Passage
++++++++++++++++++++

Spanish sculptors

In good hands

28 February 2025 By Roberto C. Rascón
Teresa Solar
Teresa Solar is one of the most well-renowned Spanish sculptors internationally. © The Hague Contemporary

With a masterful skill for working materials, applying avant-garde techniques and creating discourses, Spanish sculptors inspire and move people both within and beyond our borders. Cities like Madrid, Barcelona or San Sebastián, but also New York, London, or Düsseldorf host their works. The younger generation is complemented by and is in conversation with the previous generation, moulding a vibrant present and a promising future.

During the 20th century, Spanish sculpture went through a golden age thanks to universal artists like Pablo Picasso, Salvador Dalí, or Joan Miró, but also the well-known Basque school, Escuela Vasca, with representatives like Jorge Oteiza or Eduardo Chillida, without forgetting leading figures like Martín Chirino, Josep María Subirats, or Juan Muñoz, who died young. It’s not easy to follow in the footsteps of these masters, but Spanish sculptural talent still stands out thanks to a series of names that we’re going to introduce shortly. From young stars who take the prestigious Venice Biennale by storm to renowned talents who have installed their sculptures in cities around the world. Artists who transform materials to create captivating pieces, whether because of their intrinsic beauty, their boundless imagination, or their brave discourse. As well as the usual materials like metal, stone, wood, or fabric, other new materials, like plastic, concrete or resin, are also being used. Also, figurative art has given way to abstraction and classic techniques coexist with avant-garde methods to illuminate works that emotionally call on the audience, as will be seen at ARCOmadrid, an event sponsored by Iberia.

++++++++++++++++++++

Stated task 1
Answer these questions using the article on Spanish sculptors.
(a) Which cities outside Spain does the article list as hosting the works of Spanish sculptors?
(b) Who are the representatives of the Basque school named in the article?
(c) What new materials are being used alongside the usual ones?
Stated task 2
For each statement, say whether it agrees with the article on Spanish sculptors, and quote the words that decide it.
(a) Juan Muñoz died young.
(b) Abstraction has given way to figurative art.
(c) ARCOmadrid is sponsored by Iberia.
Stated task 3
Copy word for word the part of the article on Spanish sculptors starting with "With a masterful" and going on through "a promising future.".

Stored data
++++++++++++++++++++

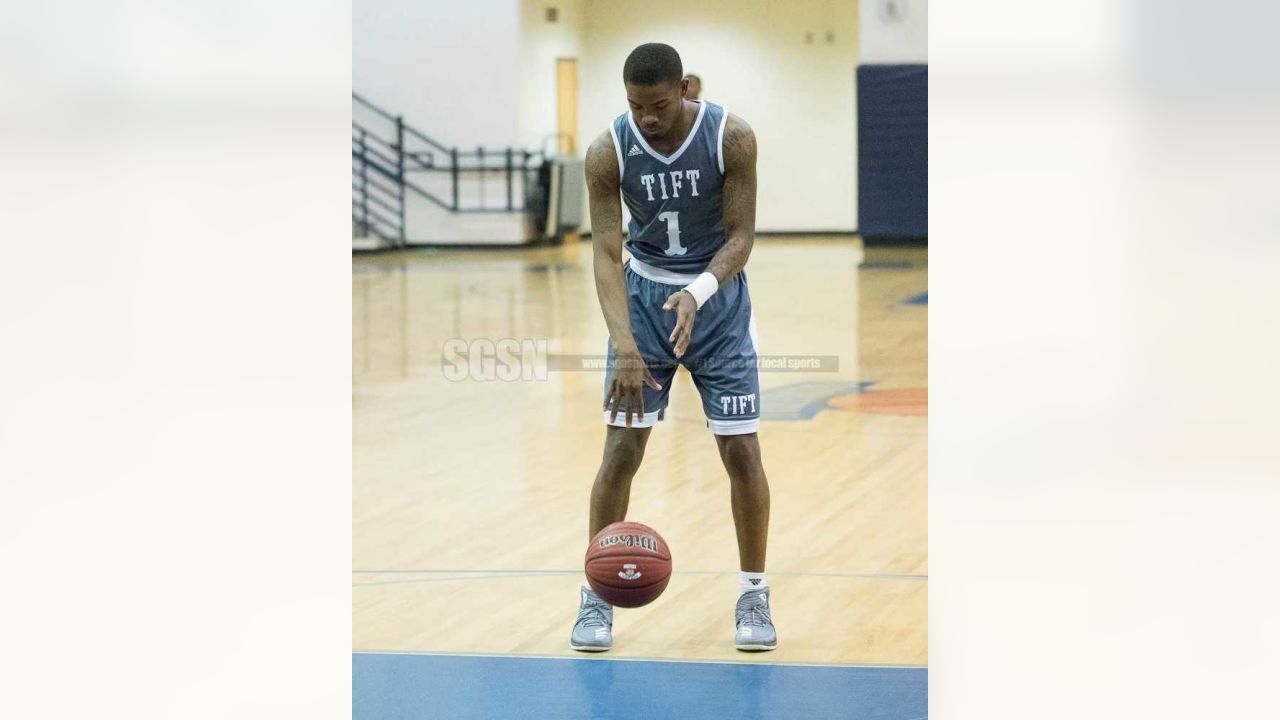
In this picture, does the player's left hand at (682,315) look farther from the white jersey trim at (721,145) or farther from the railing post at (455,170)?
the railing post at (455,170)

++++++++++++++++++++

Correct output 1
(a) New York, London, and Düsseldorf.
(b) Jorge Oteiza and Eduardo Chillida.
(c) Plastic, concrete, and resin.

Correct output 2
(a) Yes: "Juan Muñoz, who died young"
(b) No: "figurative art has given way to abstraction"
(c) Yes: "ARCOmadrid, an event sponsored by Iberia"

Correct output 3
With a masterful skill for working materials, applying avant-garde techniques and creating discourses, Spanish sculptors inspire and move people both within and beyond our borders. Cities like Madrid, Barcelona or San Sebastián, but also New York, London, or Düsseldorf host their works. The younger generation is complemented by and is in conversation with the previous generation, moulding a vibrant present and a promising future.